The curriculum vitae, or CV, is the most important professional document in the world of academics, and is used frequently as a tool in hiring, promotion, tenure, and other decisions at colleges and universities. A great CV can help highlight a well-qualified candidate’s accomplishments, but a poorly executed CV can create poor perceptions.

To help academics avoid common CV pitfalls, Steve Joy, career adviser for research staff in the arts, humanities, and social sciences at the University of Cambridge, published a column in The Guardian outlining simple strategies for minimizing distractions and annoyances in CV documents.

The article, “Academic CVs: 10 Irritating Mistakes,” gives a number of simple tips for academics and explains how relatively minor details of a CV’s organization and formatting can impact the way reviewers perceive a candidate.

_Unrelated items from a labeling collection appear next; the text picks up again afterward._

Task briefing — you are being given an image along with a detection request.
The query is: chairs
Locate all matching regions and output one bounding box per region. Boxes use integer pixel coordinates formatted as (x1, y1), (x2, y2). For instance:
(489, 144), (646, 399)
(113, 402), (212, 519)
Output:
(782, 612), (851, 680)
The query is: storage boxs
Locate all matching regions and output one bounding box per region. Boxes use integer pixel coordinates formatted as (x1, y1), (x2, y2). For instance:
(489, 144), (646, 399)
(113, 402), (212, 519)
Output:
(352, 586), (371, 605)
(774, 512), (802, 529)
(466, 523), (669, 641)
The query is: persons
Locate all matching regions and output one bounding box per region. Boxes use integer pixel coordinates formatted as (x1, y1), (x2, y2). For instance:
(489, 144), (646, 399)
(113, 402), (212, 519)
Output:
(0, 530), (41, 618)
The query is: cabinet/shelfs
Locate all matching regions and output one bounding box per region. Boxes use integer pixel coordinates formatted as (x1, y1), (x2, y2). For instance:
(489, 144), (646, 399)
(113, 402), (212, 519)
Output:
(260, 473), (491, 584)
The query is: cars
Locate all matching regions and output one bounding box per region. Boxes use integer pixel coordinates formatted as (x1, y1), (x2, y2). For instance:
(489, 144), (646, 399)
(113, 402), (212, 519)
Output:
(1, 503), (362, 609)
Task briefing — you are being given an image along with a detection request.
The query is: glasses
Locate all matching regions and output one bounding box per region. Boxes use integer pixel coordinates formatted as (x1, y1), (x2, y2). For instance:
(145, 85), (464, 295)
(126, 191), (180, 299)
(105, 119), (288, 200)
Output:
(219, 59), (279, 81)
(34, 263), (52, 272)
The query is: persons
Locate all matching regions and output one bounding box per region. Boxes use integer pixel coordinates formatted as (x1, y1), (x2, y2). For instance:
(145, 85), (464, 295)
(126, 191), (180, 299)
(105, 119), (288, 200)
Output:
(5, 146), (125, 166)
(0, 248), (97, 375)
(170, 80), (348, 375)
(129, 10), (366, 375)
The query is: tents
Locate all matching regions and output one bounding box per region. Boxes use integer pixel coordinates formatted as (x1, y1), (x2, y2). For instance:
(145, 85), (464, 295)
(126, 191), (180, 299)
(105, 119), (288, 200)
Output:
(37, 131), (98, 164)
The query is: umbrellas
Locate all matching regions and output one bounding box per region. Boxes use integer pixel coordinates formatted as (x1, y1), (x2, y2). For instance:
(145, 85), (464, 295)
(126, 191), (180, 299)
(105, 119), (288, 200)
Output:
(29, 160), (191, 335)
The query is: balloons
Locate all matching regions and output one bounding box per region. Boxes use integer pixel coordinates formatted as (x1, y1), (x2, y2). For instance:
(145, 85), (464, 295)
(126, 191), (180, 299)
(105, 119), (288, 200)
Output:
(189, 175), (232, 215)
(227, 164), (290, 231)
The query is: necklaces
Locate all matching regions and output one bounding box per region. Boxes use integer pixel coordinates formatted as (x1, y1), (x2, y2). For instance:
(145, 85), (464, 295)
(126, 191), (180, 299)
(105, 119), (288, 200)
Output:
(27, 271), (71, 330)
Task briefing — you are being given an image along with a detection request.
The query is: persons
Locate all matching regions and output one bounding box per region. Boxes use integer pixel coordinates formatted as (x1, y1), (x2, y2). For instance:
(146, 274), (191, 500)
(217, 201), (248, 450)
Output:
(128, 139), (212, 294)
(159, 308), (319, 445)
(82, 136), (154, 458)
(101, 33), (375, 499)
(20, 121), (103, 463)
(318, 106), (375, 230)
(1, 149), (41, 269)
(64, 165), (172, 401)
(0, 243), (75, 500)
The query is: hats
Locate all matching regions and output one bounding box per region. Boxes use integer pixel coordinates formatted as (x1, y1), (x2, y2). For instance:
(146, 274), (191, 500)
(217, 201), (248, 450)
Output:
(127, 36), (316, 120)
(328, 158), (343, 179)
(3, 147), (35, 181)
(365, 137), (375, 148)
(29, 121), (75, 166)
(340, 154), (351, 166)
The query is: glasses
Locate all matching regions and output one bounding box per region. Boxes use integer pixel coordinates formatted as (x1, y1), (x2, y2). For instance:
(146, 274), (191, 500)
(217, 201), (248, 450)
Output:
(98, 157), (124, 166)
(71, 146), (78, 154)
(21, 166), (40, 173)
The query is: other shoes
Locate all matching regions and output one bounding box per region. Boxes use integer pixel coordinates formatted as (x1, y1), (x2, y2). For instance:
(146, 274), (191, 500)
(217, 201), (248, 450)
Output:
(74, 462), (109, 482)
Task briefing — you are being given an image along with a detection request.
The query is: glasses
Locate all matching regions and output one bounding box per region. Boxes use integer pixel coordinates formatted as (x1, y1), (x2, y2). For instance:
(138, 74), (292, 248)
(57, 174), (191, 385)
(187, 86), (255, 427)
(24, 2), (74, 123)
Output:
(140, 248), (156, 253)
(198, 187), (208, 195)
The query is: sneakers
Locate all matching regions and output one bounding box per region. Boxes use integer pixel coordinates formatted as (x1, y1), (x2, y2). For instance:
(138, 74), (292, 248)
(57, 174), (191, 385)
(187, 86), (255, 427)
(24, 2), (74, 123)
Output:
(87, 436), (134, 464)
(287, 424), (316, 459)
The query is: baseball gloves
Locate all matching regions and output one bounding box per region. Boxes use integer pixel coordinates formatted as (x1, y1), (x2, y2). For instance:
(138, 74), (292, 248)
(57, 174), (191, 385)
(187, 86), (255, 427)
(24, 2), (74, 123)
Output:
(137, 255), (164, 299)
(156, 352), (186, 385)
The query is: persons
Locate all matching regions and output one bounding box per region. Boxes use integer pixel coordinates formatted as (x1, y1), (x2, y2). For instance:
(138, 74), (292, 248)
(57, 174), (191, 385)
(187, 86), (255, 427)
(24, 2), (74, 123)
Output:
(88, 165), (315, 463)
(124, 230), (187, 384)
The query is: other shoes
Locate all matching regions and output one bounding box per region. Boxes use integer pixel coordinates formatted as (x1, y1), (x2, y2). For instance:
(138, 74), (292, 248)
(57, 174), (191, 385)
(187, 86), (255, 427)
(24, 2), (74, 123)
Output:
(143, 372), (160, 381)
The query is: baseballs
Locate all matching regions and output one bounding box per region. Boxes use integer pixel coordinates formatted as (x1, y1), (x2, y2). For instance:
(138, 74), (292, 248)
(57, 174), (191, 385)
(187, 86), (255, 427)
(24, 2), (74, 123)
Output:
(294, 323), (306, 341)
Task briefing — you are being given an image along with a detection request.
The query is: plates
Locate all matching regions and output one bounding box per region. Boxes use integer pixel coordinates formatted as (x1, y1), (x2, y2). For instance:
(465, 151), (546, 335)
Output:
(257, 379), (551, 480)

A chief mistake people make, Joy writes, is creating documents that are not easy to scan through for important information.

“The person reviewing your application may spend no more than 90 seconds scanning through the CV, skimming for key highlights – such as your list of publications, places you’ve worked, grants won, and so on,” he writes. ”You have to make sure that the important stuff, which will not necessarily be the same from one application to the next, leaps off the page.”

Joy goes on to list numerous formatting and organization oversights in CVs that can make the documents unnecessarily difficult to read.

These oversights include splitting sections across page breaks; over- or under- using boldface and italic fonts; failing to list the candidate’s name at the top of each page; and failing to number the pages in a multi-page document. Including these kinds of mistakes in a CV can send a wrong message to the people reviewing it.

He also stresses the importance of using consistent reference style and avoiding institution-specific minutia and jargon that outside reviewers may not understand. Above all, Joy suggests that academics can optimize their CVs by getting input from friends and colleagues before finalizing and submitting the documents.

“When push comes to shove, the best approach to CV writing is the simplest: seek multiple opinions at every stage,” he writes. “And in so doing, dare to be honest. What impression do you really have of me on paper?”